THE DATA:
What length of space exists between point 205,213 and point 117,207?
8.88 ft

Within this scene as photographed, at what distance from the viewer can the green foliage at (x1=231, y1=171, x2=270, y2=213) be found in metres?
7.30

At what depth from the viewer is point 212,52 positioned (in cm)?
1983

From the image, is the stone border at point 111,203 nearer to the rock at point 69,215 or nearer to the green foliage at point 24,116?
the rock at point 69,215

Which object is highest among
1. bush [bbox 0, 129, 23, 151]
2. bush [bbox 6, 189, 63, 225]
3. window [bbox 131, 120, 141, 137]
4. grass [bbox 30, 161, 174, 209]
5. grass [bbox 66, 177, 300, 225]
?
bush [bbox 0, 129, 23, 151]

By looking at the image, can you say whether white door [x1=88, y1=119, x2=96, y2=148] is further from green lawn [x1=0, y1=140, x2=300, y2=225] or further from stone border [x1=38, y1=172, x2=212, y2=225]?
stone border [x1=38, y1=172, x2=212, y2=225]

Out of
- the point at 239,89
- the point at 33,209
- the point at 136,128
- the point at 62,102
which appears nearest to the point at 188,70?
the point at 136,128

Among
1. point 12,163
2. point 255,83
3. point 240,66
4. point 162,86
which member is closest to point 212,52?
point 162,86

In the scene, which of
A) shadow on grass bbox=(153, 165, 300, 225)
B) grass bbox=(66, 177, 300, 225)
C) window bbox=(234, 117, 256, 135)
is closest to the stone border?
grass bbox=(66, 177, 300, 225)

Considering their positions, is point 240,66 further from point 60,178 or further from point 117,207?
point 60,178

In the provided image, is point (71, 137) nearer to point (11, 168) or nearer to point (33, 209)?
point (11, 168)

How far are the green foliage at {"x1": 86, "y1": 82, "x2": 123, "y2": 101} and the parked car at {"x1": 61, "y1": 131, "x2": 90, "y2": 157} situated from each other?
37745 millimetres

PROBLEM REQUIREMENTS: Present every line of the items above as a numbered list, one entry per line, leaving out the blank lines.

OUTPUT OF THE EXERCISE:
1. What length of space exists between point 205,213 and point 117,207?
2. 8.88 ft
3. Within this scene as photographed, at what distance from the viewer can the green foliage at (x1=231, y1=171, x2=270, y2=213) be found in metres?
4. 7.30
5. At what depth from the viewer is point 212,52 positioned (in cm)?
6. 1983
7. From the image, is the stone border at point 111,203 nearer to the rock at point 69,215 or nearer to the green foliage at point 24,116?
8. the rock at point 69,215
9. Which object is highest among
10. 1. bush [bbox 0, 129, 23, 151]
11. 2. bush [bbox 6, 189, 63, 225]
12. 3. window [bbox 131, 120, 141, 137]
13. 4. grass [bbox 30, 161, 174, 209]
14. 5. grass [bbox 66, 177, 300, 225]
15. ?
16. bush [bbox 0, 129, 23, 151]
17. By looking at the image, can you say whether white door [x1=88, y1=119, x2=96, y2=148] is further from green lawn [x1=0, y1=140, x2=300, y2=225] or further from stone border [x1=38, y1=172, x2=212, y2=225]?
18. stone border [x1=38, y1=172, x2=212, y2=225]
19. Out of
20. - the point at 239,89
21. - the point at 33,209
22. - the point at 136,128
23. - the point at 62,102
24. which appears nearest to the point at 188,70?
25. the point at 136,128
26. Among
27. 1. point 12,163
28. 2. point 255,83
29. 3. point 240,66
30. 4. point 162,86
31. which member is closest to point 212,52?
32. point 162,86
33. In the scene, which of
34. A) shadow on grass bbox=(153, 165, 300, 225)
35. B) grass bbox=(66, 177, 300, 225)
36. C) window bbox=(234, 117, 256, 135)
37. is closest to the stone border?
38. grass bbox=(66, 177, 300, 225)
39. Considering their positions, is point 240,66 further from point 60,178 or further from point 117,207?
40. point 60,178
41. In the provided image, is point (71, 137) nearer to point (11, 168) or nearer to point (33, 209)?
42. point (11, 168)
43. How far are the green foliage at {"x1": 86, "y1": 82, "x2": 123, "y2": 101} and the parked car at {"x1": 61, "y1": 131, "x2": 90, "y2": 157} situated from each other?
44. 37745 millimetres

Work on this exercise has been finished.